When I first saw the animated music video for “Blackened Call” I was not aware of Finnish artist J.P. Ahonen or his popular web comic Belzebubs. As such, I wasn’t quite sure what to make of a cartoon black metal band romping about the woods, “Call of the Wintermoon” style. I’m more than a bit ashamed to admit that my first thought was “Oh great, a corpse-painted version of Gorillaz,” yet there was something about the combination of quirky comic book visuals and frostbitten yet catchy and melodic black metal that made me want to see/hear more.
Fortunately, “Blackened Call” wasn’t just a one-off to promote the Belzebubs the comic, because now Belzebubs the band have conjured forth their debut album Pantheon of the Nightside Gods and it’s one of the best big league black metal albums you’re going to hear in 2019.
Make no mistake friends, unlike Dethklok, who’s tunes follow along the same humorous lines as the cartoon series that bears their name, Belzebubs’ music is deadly serious; if a flesh-and-blood black metal band had released this exquisite hour-long opus of masterful meloblack, they’d be hailed as the hotshot rookies of the genre, destined to grace the cover of Decibel magazine and snag a sweet support slot on Amon Amarth or Behemoth’s next global mega-tour.
Of course, there really are flesh-and-blood musicians behind Pantheon of the Nightside Gods; the band allegedly contains at least one member of Insomnium (although I haven’t seen anything official confirming this) as well as guest appearances by Arcturus vocalist ICS Vortex and Cradle of Filth keyboardist/vocalist Lindsay Schoolcraft.

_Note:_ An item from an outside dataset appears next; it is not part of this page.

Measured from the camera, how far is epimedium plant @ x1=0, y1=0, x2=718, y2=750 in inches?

Whatever the case, it’s safe to say that there are some high profile metal folks involved and it’s pretty darn awesome that the core Belzebubs lineup were willing to work anonymously in service of crafting this downright stunning musical component to Ahonen’s concept and vision.
The presence of some of extreme metal’s finest (both rumored and confirmed) goes a long way towards explaining why the songwriting on Pantheon of the Nightside Gods is some of the most darkly sublime stuff I’ve heard in a long time, reminding of Old Man’s Child circa In Defiance of Existence (an underrated favorite hear at the THKD bunker), mixed with a bit of the sophisticated melodrama of Dimmu Borgir or Cradle of Filth. The musicianship throughout is topnotch and this is compounded by Dan Swano’s superb mixing and mastering work; the album sounds huge and each instrument is given plenty of breathing room. To these ears, it’s one of the most excellently executed melodic black metal albums of the past five years.
I’ve heaped a lot of praise on Pantheon of the Nightside Gods here, but I really want to stress how good it is; I fear that a lot of metalheads are going to dismiss it out of hand because of the cartoon band aspect, which would be a real shame considering the obvious time and effort that went into creating such a wonderful album. Indeed, those who choose to write off Belzebubs do so at their own peril, because this is some expertly crafted metal that doesn’t need the comics or animation to prop it up. In other words, buy and die.